> _Page excerpt_:

Bericht von Human Rights Watch zu den Filtrationslagern

Zusammenfassung
Die Menschenrechtsorganisation Human Rights Watch (HRW) veröffentlichte am 1. September 2019 einen 71-seitigen Bericht unter dem Titel “We Had No Choice”. “Filtration” and the Crime of Forcibly Transferring Ukrainian Civilians to Russia, in dem HRW das Filtrationssystem der russischen Besatzungsmacht in der Ukraine dokumentiert. Laut HRW stellt die Filtration ein Kriegsverbrechen dar und gilt als potenzielles Verbrechen gegen die Menschlichkeit. Im Folgenden wird die Zusammenfassung des Berichts dokumentiert.

Zusammenfassung des Berichts

Since Russia’s full-scale invasion of Ukraine on February 24, 2022, Russian and Russian-affiliated officials have forcibly transferred Ukrainian civilians, including those fleeing hostilities, to areas of Ukraine occupied by Russia or to the Russian Federation, a serious violation of the laws of war amounting to a war crime and a potential crime against humanity. Many of those forcibly transferred were fleeing the besieged port city of Mariupol.

Russian and Russian-affiliated authorities also subjected thousands of these Ukrainian citizens to a process referred to by Russia as “filtration,” a form of compulsory security screening, in which they typically collected civilians’ biometric data, including fingerprints and front and side facial images; conducted body searches, and searched personal belongings and phones; and questioned them about their political views. Ukrainian civilians were effectively interned as they waited to undergo this process, with many reporting that they were housed in overcrowded and squalid conditions, for periods as short as several hours for up to almost a month.

Forced transfers and the filtration process constitute and involve separate and distinct abuses against civilians, although many Ukrainian civilians experienced both.

This report documents the forcible transfer of Ukrainian civilians from Mariupol and the Kharkiv region to Russia and Russian-occupied areas of Ukraine. Unlike combatants who, once captured, are held as prisoners of war (POWs) and may be moved to enemy territory, the forcible transfer of civilians is prohibited under international humanitarian law, or the laws of war, and can be prosecuted as a war crime and a crime against humanity. The report describes various kinds of pressure the Russian military and other Russian and Russian-affiliated officials used to make Ukrainian civilians fleeing hostilities go to Russia or the so-called “Donetsk People’s Republic” (DNR), an area of the Donetsk region controlled by Russian-affiliated armed groups and currently occupied by Russia (DNR is used in this report as a reference to this area, not as recognition of any claims to sovereignty). The report also describes the many challenges Ukrainian civilians faced and the abuses they suffered as they attempted to flee Mariupol for Ukrainian-controlled territory and avoid going to Russia, or as they tried to leave Russia for a third country.

Records

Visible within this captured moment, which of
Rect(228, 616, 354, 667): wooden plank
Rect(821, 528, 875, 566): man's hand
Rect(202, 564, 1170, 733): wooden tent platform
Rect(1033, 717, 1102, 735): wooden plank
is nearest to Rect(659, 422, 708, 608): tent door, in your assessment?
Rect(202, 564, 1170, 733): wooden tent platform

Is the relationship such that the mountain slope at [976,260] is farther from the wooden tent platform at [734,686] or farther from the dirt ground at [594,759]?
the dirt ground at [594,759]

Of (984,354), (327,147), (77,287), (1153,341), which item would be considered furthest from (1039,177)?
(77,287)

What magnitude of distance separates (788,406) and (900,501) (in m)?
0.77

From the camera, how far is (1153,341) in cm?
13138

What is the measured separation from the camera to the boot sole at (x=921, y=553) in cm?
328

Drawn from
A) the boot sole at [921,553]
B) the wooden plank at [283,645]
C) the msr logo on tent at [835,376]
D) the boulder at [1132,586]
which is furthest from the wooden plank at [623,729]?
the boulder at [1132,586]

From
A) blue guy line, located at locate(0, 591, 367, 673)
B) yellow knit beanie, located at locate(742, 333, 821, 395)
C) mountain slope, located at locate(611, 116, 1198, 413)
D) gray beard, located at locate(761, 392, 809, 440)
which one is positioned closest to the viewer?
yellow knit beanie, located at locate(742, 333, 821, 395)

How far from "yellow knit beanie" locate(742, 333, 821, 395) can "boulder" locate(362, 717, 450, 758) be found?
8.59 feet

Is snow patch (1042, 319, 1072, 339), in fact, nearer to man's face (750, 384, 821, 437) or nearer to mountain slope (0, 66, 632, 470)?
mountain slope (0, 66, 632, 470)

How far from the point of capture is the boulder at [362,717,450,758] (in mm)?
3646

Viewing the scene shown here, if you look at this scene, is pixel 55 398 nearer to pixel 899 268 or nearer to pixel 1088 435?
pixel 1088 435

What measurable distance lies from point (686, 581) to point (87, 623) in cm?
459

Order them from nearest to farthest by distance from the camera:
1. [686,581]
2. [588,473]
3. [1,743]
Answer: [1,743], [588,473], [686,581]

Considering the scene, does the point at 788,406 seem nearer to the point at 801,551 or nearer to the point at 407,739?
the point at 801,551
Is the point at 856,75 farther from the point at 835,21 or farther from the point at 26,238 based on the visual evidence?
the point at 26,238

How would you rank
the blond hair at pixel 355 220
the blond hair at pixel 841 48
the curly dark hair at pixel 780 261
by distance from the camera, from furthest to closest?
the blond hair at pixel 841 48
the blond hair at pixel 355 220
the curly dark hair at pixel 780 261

> _Job 1_:
According to the report summary, why can captured combatants be moved to enemy territory while the forcible transfer of civilians can be prosecuted?
> _Job 2_:
Retype the part of the report summary starting at "Since Russia’s full-scale" and ending at "city of Mariupol.".

> _Full response 1_:
Captured combatants are held as prisoners of war (POWs) and may be moved to enemy territory. Forcibly transferring civilians, however, is prohibited under international humanitarian law, or the laws of war, so it can be prosecuted as a war crime and a crime against humanity.

> _Full response 2_:
Since Russia’s full-scale invasion of Ukraine on February 24, 2022, Russian and Russian-affiliated officials have forcibly transferred Ukrainian civilians, including those fleeing hostilities, to areas of Ukraine occupied by Russia or to the Russian Federation, a serious violation of the laws of war amounting to a war crime and a potential crime against humanity. Many of those forcibly transferred were fleeing the besieged port city of Mariupol.